Haughtily contemptuous of bourgeois values (deferment of gratification, accumulation, providence) Bataille's own table of virtues are aristocratic.
Historically, the aristocracy have been the class of humans most able to devote
their lives and resources to prodigality (dandyism, combat, gambling, 'perverse'
sexuality). Appropriately, the society that's most antithetical to Bataille's
notion of sovereignty is Soviet Communism, which was created in reaction to an
obscenely wasteful feudalism. Impelled by the need to make the industrial
revolution happen in less than a decade, Stalin's economics turned bourgeois
accumlation into national policy. The result was state capitalism: a society in
which the individual's access to extravagant consumption was totally
subordinated to the goal of increasing national productivity. The ultimate goal
of Communism was an end to alienation (after the dictatorship of the proletariat
had withered away, Marx envisioned a society based around aesthetic, sovereign
activity). But in the mean time, Soviet Communism increased alienation, creating
a society whose inhabitants were less and less able to live in the present
moment. For Bataille, the real problem with Communism is its inability to
conceive of life in terms of play, only in terms of work.
Where Marxism mirrored the economicism of the bourgeois worldview, Nietzche
and de Sade are Bataille's ancestors and prophets of sovereignty. Both were aristocrats, opposed equally to capitalist values and Christian/Socialist
philanthropy (hence their usefulness to fascism); both felt that solidarity
with other human beings debilitated them in their quest to become their own
gods. Borrowing Sartre's distinction between the rebel and the revolutionary,
Bataille recognises the reactionary nature of de Sade, Nietzche and even his own
thought. The revolutionary wants to replace a bad (because dysfuctional) order
with a good (because better-functioning) system. But the rebel only wants to
break the rules, and is secretly complicit with the order he revolts against.

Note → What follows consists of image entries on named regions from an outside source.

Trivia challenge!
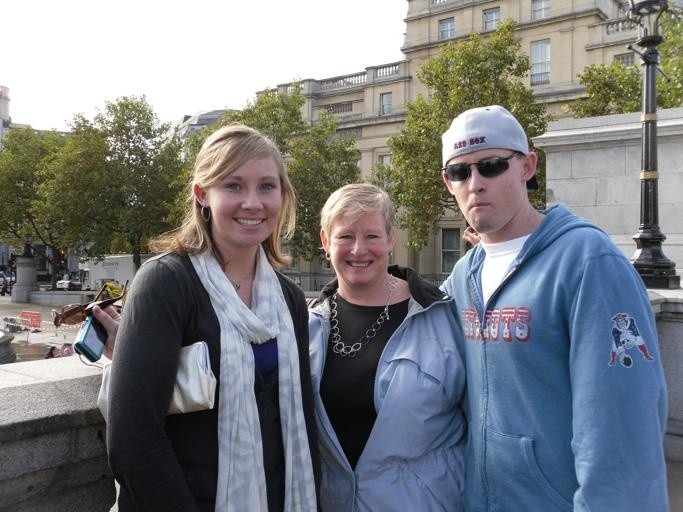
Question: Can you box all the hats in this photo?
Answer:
[440,105,529,170]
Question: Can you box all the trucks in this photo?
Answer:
[78,253,157,292]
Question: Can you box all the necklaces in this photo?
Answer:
[328,274,397,357]
[230,273,249,292]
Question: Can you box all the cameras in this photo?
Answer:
[73,315,108,362]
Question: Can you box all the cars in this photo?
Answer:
[0,270,15,287]
[55,277,81,291]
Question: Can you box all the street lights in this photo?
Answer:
[624,0,683,290]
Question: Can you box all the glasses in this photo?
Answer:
[440,151,517,182]
[50,280,129,327]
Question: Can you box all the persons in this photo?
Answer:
[81,183,466,512]
[101,123,320,511]
[436,104,668,511]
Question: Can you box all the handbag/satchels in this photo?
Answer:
[95,341,217,424]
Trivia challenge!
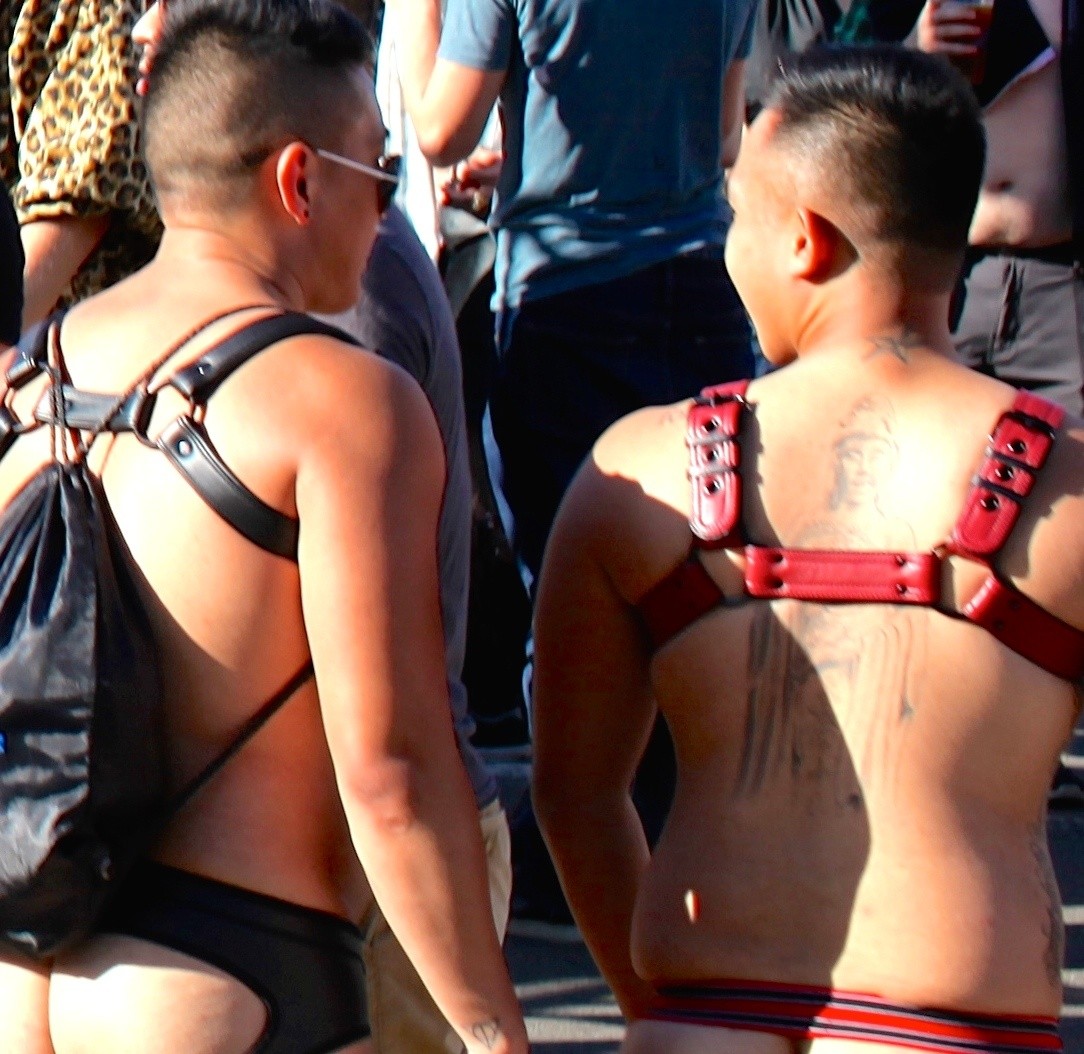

His trangressions are unconstructive and childish. But because he's disciplined
and self-sacrificing on behalf of the future, the revolutionary rules out for
himself the bliss of wicked, wasteful behaviour. The rebel alone has access to
sovereignty and jouissance. "Pleasure, unjustified by any utility, is sovereign
insofar as it denies to the point of ecstasy a world that is infinitely deserving of respect."
Bataille's sovereignty is a sterile splendour, the unconstructive waste of energy into the void. Chiming with in with the mystical tradition that stretches from Taoism through the Gnostics' 'cloud of unknowing' to the philosophy of Norman O. Brown, Bataille's final paradox is that the sovereign's last word is "I am NOTHING". So perhaps the ultimate modern of form of sovereignty is heroin
addiction: a return to the invulnerable, solipsistic self-sufficiency of life-
in-the-womb, a total escape from the servile ignominy of the productive world,
the purest form of wasting your life. But perhaps even Bataille would have
blanched at the idea that the junkie knew how to live like a king.